**Reading text:**
☆ ☆ ☆

The two messages differ by 1 characters


In [2]:
# Create new SHA-256 hash objects, one for each message
chf_1 = hashes.Hash(hashes.SHA256(), backend=default_backend())
chf_2 = hashes.Hash(hashes.SHA256(), backend=default_backend())

# Update each hash object with the bytes of the corresponding message
chf_1.update(message_1)
chf_2.update(message_2)

# Finalize the hash process and obtain the digests
digest_1 = chf_1.finalize()
digest_2 = chf_2.finalize()

#Convert the resulting hash to hexadecimal strings for convenient printing
digest_1_str = digest_1.hex()
digest_2_str = digest_2.hex()

#Print out the digests as strings 
print(f"digest-1: {digest_1_str}")
print(f"digest-2: {digest_2_str}")

print(f"The two digests differ by { char_diff(digest_1_str, digest_2_str)} characters")

digest-1: 6e0e6261b7131bd80ffdb2a4d42f9d042636350e45e184b92fcbcc9646eaf1e7
digest-2: 6b0abb368c3a1730f935b68105e3f3ae7fd43d7e786d3ed3503dbb45c74ada46
The two digests differ by 57 characters


Even though the two messages only differed by 1 character, after SHA-256 they differ by 57.

☆ ☆ ☆

**Given data:**
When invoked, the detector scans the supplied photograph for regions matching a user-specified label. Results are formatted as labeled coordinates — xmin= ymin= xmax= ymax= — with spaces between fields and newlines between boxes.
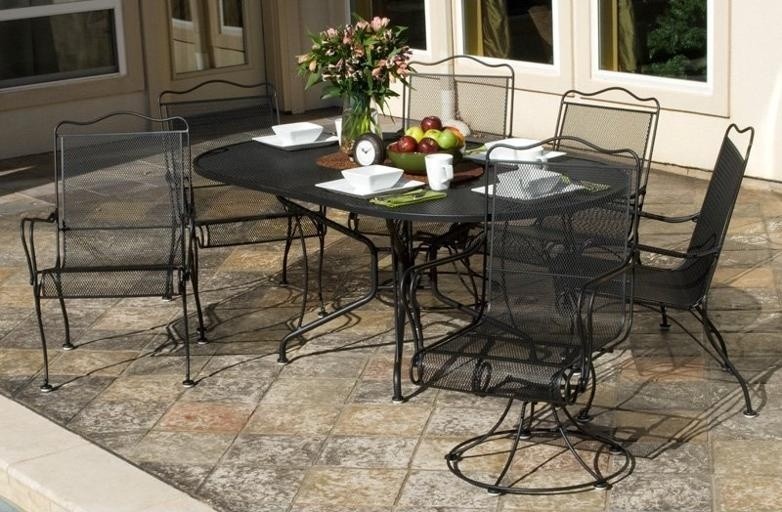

☆ ☆ ☆

**Task instructions:**
1. In the SHA-256 text, rewrite the code block beginning "# Create new SHA-256 hash objects" as a numbered list of the steps it carries out.
2. According to the SHA-256 text, by how many characters do the two digests differ?
3. Write the next paragraph of the SHA-256 text, picking up after its last sentence.
None of the data is needed for this work.

**Solved tasks:**
1.
1. Create two SHA-256 hash objects, one for each message.
2. Update each hash object with the bytes of its message.
3. Finalize both hash objects to obtain the digests.
4. Convert each digest to a hexadecimal string.
5. Print both digests and the number of characters by which they differ.

2. They differ by 57 characters.

3.
The security of a CHF is typically assessed based on resistance to two types of attacks: 

#### 1. Pre-Image Resistance

Given a digest, it should be *infeasible* to find the input. A good CHF is designed such that attackers get forced to use a brute force approach, with time complexity $2^n$ 

#### 2. Collision Resistance

It must be difficult to find two different inputs that hash to the same digest. A *cryptographic has collision* occurs when two inputs hash to the same digest. While collisions inevitable exist given the many-to-one nature of CHFs, a good CHF makes it infeasible to locate one at will. 

This prevents any forgeries that hash to the same value, bypassing in-place security measures. 

Collision resistance is a harder requirement than pre-image resistance and necessitates output lengths twice as long as that needed for pre-image resistance. This is because of the brute force attack known as the ***birthday attack*** which can be used to identity hash collisions has time complexity $2^{n/2}$.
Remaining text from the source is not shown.